The production of different items for the technical textiles industry has been slowly but steadily increasing in India. However, there is lack of data regarding status of the domestic technical textiles industry. The Indian industry produces items for all segments of the technical textiles industry though, although in varying quantities. Some items are produced in significant quantity, while others are produced in small quantity, with most of the requirement being met through imports. The unorganized, fragmented production of technical textile items on a small scale is also significant.
The technology used by the small- and medium-scale companies is, by and large, traditional. Not many projects are based on state-of-the-art-technology comparable to that of other global players. The reason for this low level of technology could be attributed to non-availability of indigenous machinery and also a lack of knowledge about the latest machinery available or risk perception in such investment.
This will change rapidly in the future. One step in this direction is the first Techtextil India, International Trade Fair for Technical Textiles and Nonwovens, which will take place October 10-12 in Mumbai. According to organizer Messe Frankfurt GmbH, the debut of Techtextil India has already generated a high degree of interest within the Indian textile industry. Manufacturers and investors looking to widen their product base are planning their visit from all over the country. The response from overseas is similarly high, with international manufacturers looking to take their first steps into the promising Indian market.
Main Regions Of Growth
Though spread over the country, it can be said that the main growth in technical textiles is taking place in the states of Gujarat, Maharashtra and Tamil Nadu.
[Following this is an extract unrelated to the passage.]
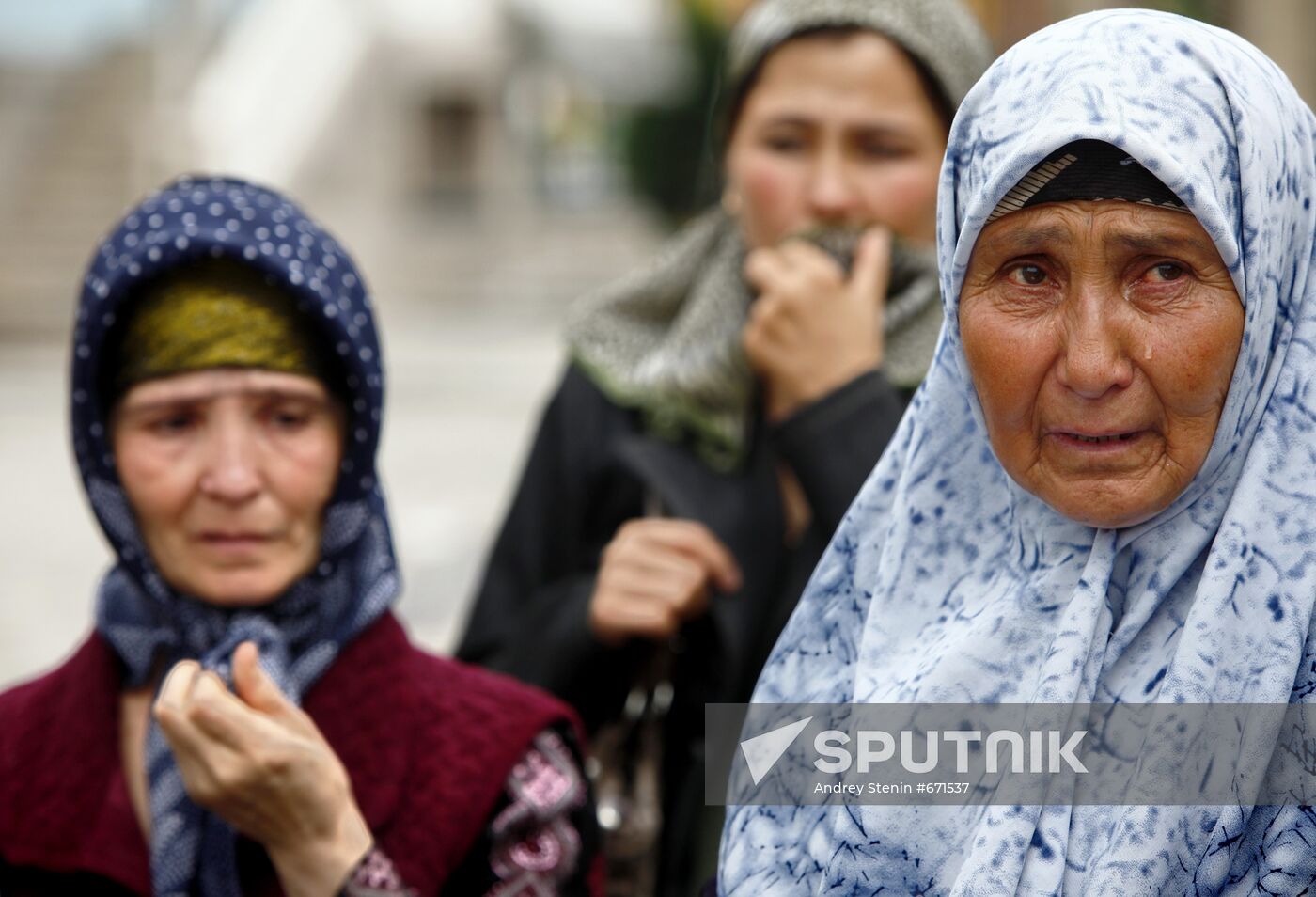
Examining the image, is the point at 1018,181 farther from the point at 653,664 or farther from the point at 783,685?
the point at 653,664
Automotive products manufacturing is positioning itself near the automotive centers, which mainly are Chennai (Tamil Nadu), Pune (Maharashtra), Vapi, Surat (Gujarat), Gurgaona (Haryana) and Noida (Uttar Pradesh).
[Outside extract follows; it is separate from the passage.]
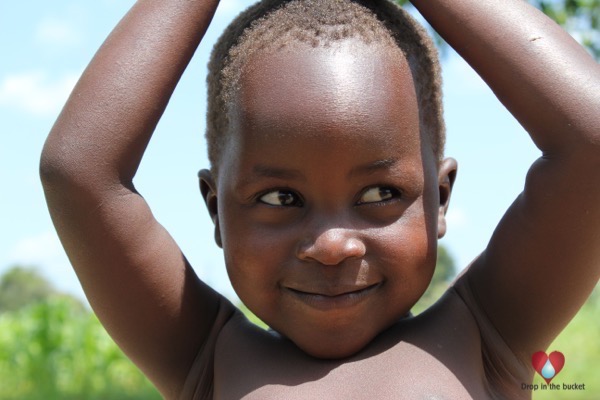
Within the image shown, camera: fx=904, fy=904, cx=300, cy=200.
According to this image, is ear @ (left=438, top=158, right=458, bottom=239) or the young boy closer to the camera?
the young boy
Medical and hygiene products manufacturing is gaining a foothold in dynamic states such as Gujarat and Maharashtra. To propel technical textiles, especially nonwovens, the Gujarat state government is offering a 10-percent capital subsidy with a cap of Rs 10 million. The Central Government (Ministry of Textiles) is also initiating special incentives for technical textiles within the framework of Technology Upgradation Fund scheme.
Indian companies such as Grasim, which produces viscose, and Reliance, which produces polyester (PET), are creating market awareness through various seminars and visits to nonwovens manufacturers around the country. Grasim is installing a spunlace showroom pilot line to foster the medical/hygiene/wipes segment.
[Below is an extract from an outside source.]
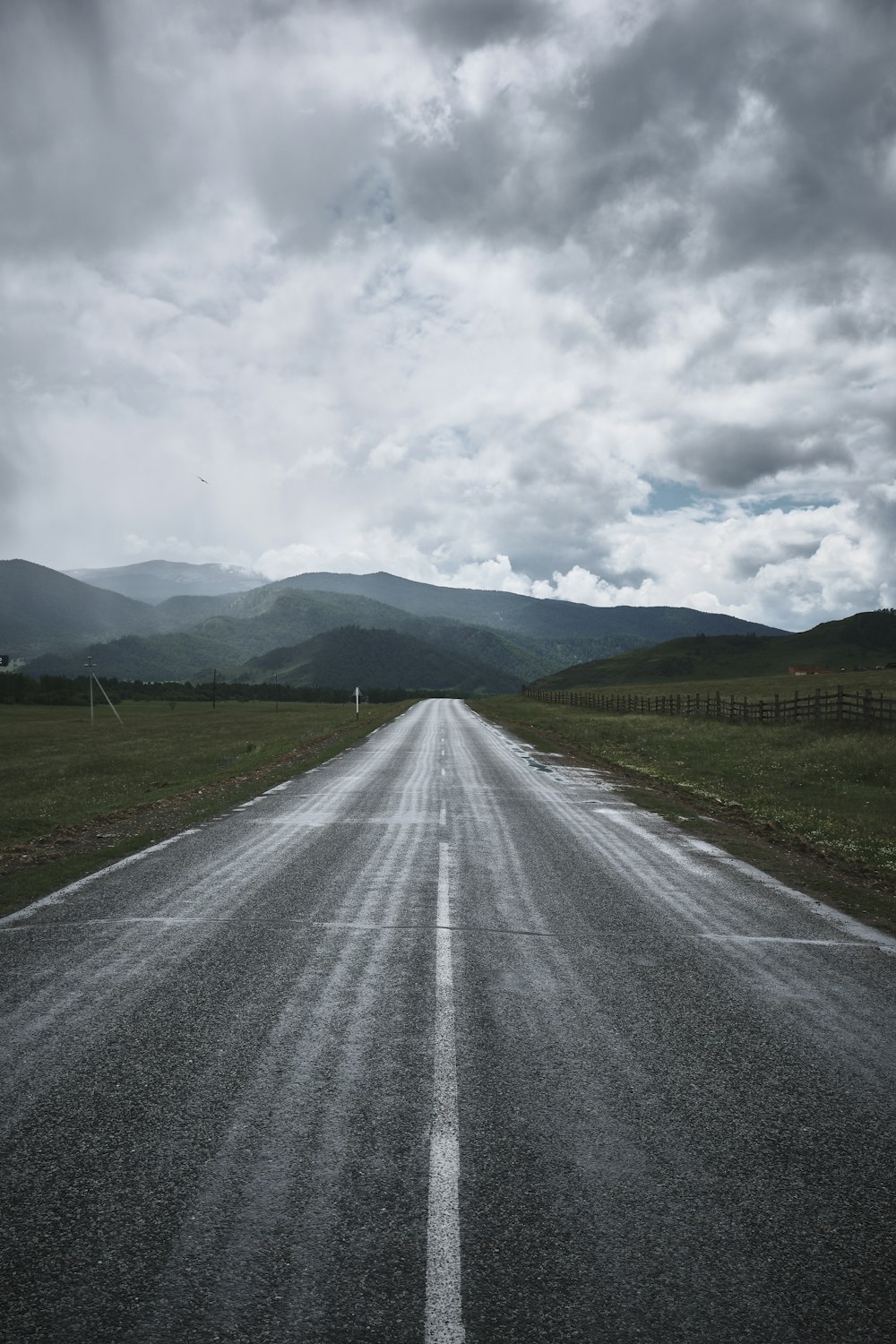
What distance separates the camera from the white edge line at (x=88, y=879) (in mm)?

Cotton, especially bleached cotton, is primarily used to produce cosmetic cotton pads for export. Still, there is not much familiarity of nonwovens within the Indian cotton industry, although the interest is growing, and performance of Ginni Filaments is watched eagerly.
Techtextil will increase the knowledge base for technical textiles and nonwovens. Two conferences, the Techtextil-Symposium India on October 10, and the High-Tex Syposium from Germany will offer more than 20 presentations about the latest developments and prospects of markets, technologies, materials and applications. Textile World’s sister publication, Textile World Asia, will contribute to the seminar with a paper titled, “Industrial Fabrics for Traditional Textile Manufacturers — Opportunities and Obstacles.”